From: "Don Guinn" <[EMAIL PROTECTED]> wrote:
> @:may be faster than @ today, but what happens when J supports multiple
> processors? To me using @ tells the interpreter that there is no dependence
> between cells, where @: means that there could be. Therefore, @: restricts
> the computation to one processor or at least extra processing to check for
> dependencies between cells, where @ could allow cells to be handled in
> multiple processors.

Any interpreter that can transparently schedule tasks among multiple
processors will also have to perform various kinds of global optimizations
in order to do the scheduling effectively.

J already has mechanisms in place that recognize certain verbs as having
stable shapes, or as operating on atoms. For most built-in primitives, the
interpreter could easily deduce whether the semantics of @ and @: would
yield the same results (and, if so, freely substitute one for the other).

The interpreter must already do something like this in some cases, since
atomic verbs like + are heavily optimized and are likely treated as if they
are of infinite rank for internal looping purposes.

There are also quite a few frequently-used idioms that the interpreter
recognizes and turns into special code, without requiring that users
tweak their J in order to get better performance. I would expect that
a more heavily optimizing interpreter would do more of this, and relieve
the user of the burden of trying to understand how the current implemntation
is optimized. This has been the trend in other languages - you write what
you want, and the compiler figures out how to do it without you having to
second guess it.

In cases where extreme performance is required, and certain constructions
seem to generate faster execution, then perhaps user code can be tweaked
to take advantage of this; however, such cases should be the exception
rather than the rule.

> I use @: instead of @ for the very reasons you have stated, but I get the
> feeling from the discussion that people feel that @: should always be used
> instead of @ and that it will always be that way.

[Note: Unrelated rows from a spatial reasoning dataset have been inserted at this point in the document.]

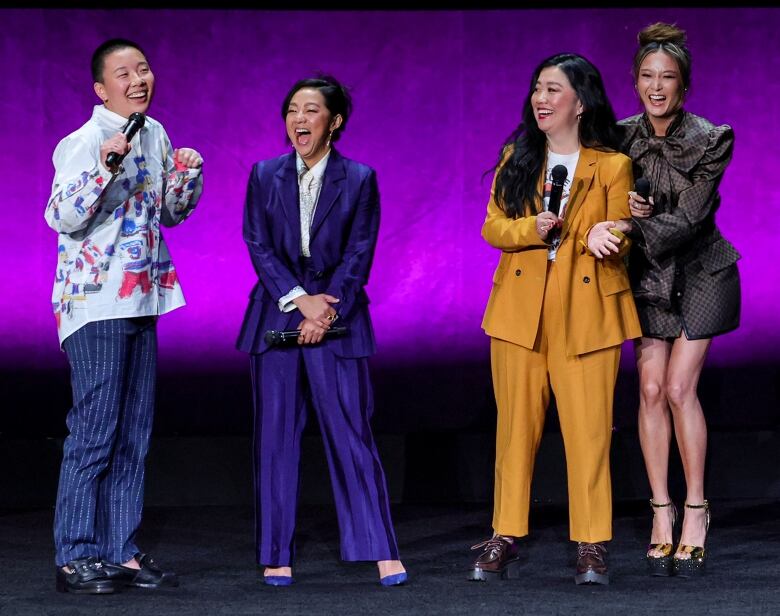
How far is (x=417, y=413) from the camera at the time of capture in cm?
542

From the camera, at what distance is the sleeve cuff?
3.49m

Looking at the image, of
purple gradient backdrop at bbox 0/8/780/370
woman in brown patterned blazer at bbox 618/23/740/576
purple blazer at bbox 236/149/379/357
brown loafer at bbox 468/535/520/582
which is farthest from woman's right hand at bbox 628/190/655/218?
purple gradient backdrop at bbox 0/8/780/370

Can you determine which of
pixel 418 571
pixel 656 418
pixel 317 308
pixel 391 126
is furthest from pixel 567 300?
pixel 391 126

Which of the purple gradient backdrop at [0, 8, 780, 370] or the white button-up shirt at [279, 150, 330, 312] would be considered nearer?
the white button-up shirt at [279, 150, 330, 312]

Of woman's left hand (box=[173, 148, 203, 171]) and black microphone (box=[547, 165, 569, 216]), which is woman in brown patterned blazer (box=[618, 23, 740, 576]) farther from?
woman's left hand (box=[173, 148, 203, 171])

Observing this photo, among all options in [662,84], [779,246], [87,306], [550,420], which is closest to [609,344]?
[662,84]

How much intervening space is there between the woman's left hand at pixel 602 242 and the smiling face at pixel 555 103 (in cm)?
29

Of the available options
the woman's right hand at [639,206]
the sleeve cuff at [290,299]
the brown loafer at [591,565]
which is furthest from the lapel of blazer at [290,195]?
the brown loafer at [591,565]

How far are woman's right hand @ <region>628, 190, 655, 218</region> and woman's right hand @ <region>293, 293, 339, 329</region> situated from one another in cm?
84

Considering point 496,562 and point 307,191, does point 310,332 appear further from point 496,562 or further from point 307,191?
point 496,562

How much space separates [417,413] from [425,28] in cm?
157

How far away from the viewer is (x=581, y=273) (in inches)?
138

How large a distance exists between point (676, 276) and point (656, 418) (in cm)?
41

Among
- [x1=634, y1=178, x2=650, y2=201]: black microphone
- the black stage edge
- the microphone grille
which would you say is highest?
the microphone grille
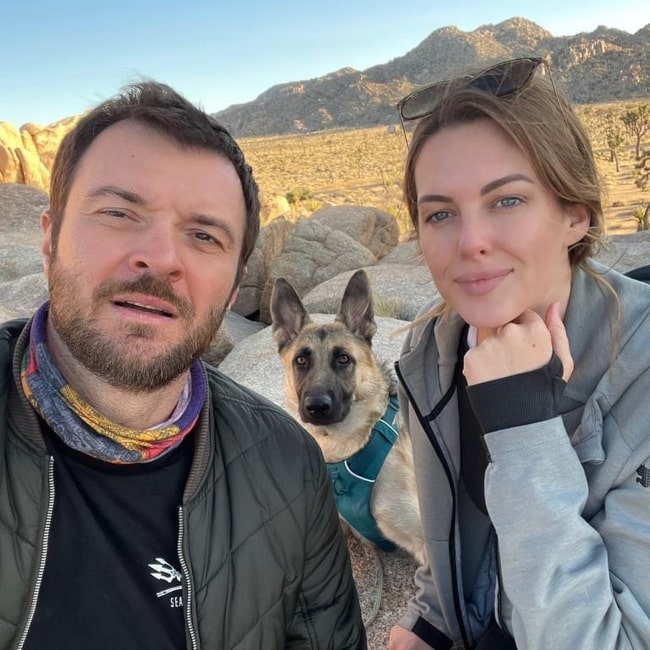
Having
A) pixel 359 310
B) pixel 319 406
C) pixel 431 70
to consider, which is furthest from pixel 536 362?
pixel 431 70

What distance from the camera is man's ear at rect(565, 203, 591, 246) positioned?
1780 mm

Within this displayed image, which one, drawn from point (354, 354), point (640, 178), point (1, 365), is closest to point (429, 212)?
point (1, 365)

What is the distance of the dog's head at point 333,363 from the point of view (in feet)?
13.1

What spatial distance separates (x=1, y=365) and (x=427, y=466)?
1529 mm

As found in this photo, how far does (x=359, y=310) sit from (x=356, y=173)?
3564 cm

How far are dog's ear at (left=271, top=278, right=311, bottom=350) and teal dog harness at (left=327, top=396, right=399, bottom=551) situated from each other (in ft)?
4.15

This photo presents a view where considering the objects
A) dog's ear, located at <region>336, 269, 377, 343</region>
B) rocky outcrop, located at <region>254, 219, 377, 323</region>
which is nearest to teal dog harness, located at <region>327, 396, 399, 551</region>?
dog's ear, located at <region>336, 269, 377, 343</region>

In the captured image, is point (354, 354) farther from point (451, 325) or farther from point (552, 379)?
point (552, 379)

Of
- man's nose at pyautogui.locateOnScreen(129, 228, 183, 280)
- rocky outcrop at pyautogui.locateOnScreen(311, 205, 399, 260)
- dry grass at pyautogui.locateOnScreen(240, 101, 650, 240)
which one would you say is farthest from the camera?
dry grass at pyautogui.locateOnScreen(240, 101, 650, 240)

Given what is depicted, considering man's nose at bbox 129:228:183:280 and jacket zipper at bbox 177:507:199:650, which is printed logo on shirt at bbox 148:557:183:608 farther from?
man's nose at bbox 129:228:183:280

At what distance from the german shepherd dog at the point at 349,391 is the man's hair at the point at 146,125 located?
2.04 meters

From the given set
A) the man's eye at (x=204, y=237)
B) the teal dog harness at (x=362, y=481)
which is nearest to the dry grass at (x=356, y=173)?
the teal dog harness at (x=362, y=481)

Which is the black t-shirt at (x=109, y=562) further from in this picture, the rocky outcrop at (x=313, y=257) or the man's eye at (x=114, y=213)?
the rocky outcrop at (x=313, y=257)

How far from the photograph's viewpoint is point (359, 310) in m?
4.52
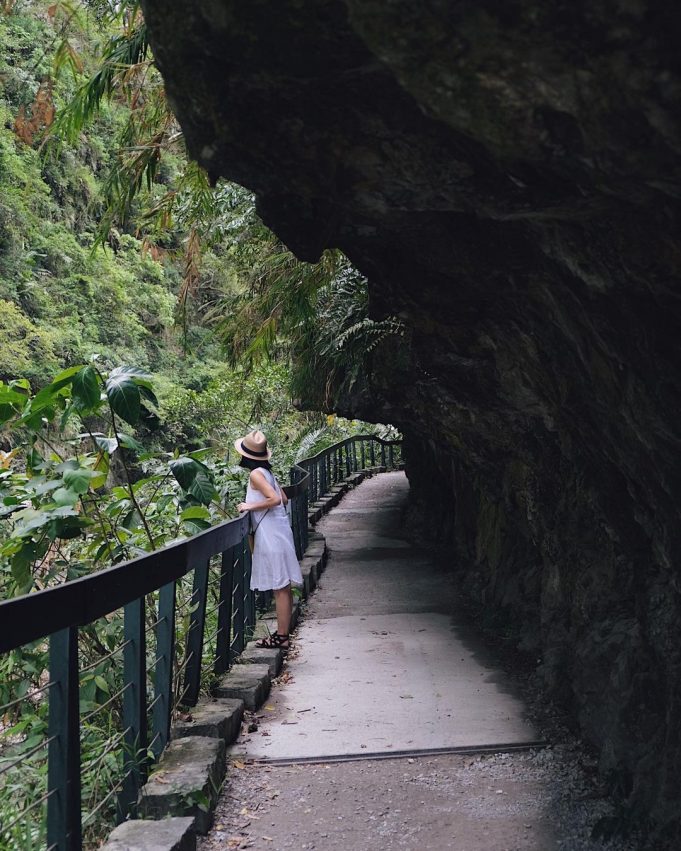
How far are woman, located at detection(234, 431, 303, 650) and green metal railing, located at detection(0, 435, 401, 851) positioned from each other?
254 millimetres

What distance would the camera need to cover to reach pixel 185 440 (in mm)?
24688

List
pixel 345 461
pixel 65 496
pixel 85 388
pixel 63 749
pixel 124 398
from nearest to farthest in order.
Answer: pixel 63 749
pixel 65 496
pixel 85 388
pixel 124 398
pixel 345 461

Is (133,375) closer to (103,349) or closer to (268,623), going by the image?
(268,623)

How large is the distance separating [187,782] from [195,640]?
1104 mm

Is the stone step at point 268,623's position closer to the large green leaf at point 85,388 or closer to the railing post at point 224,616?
the railing post at point 224,616

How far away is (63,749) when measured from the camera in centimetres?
297

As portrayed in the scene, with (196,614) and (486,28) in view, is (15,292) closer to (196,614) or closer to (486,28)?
(196,614)

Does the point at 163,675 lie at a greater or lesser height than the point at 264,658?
greater

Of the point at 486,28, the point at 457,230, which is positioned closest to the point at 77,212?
the point at 457,230

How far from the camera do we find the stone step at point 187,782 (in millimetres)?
3889

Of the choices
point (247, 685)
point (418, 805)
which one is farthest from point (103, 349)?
point (418, 805)

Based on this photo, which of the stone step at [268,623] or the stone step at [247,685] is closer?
the stone step at [247,685]

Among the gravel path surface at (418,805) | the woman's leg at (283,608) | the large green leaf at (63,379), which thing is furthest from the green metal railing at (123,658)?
the large green leaf at (63,379)

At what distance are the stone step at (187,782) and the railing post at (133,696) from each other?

J is an array language, and its general philosophy is that it's faster to
do many similar things simultaneously rather than individually. With that
in mind, constructs like @: should generally be perferred over @ whenever
the two have the same result; this allows the interpreter to subdivide
the problem at its own discretion. While it's true that sometimes the
interpreter ignores explicit rank (such as in atomic verbs),  it only
does so in special cases, so there are likely many cases where lowering
the rank of a verb will produce identical results, but with larger overhead.

(As a matter of personal style, I often use [EMAIL PROTECTED] instead of u@:v 
for brevity
whenever v is of infinite rank; I haven't done any tests to see whether this
results in any performance penalty - nor have I compared either with [: u v.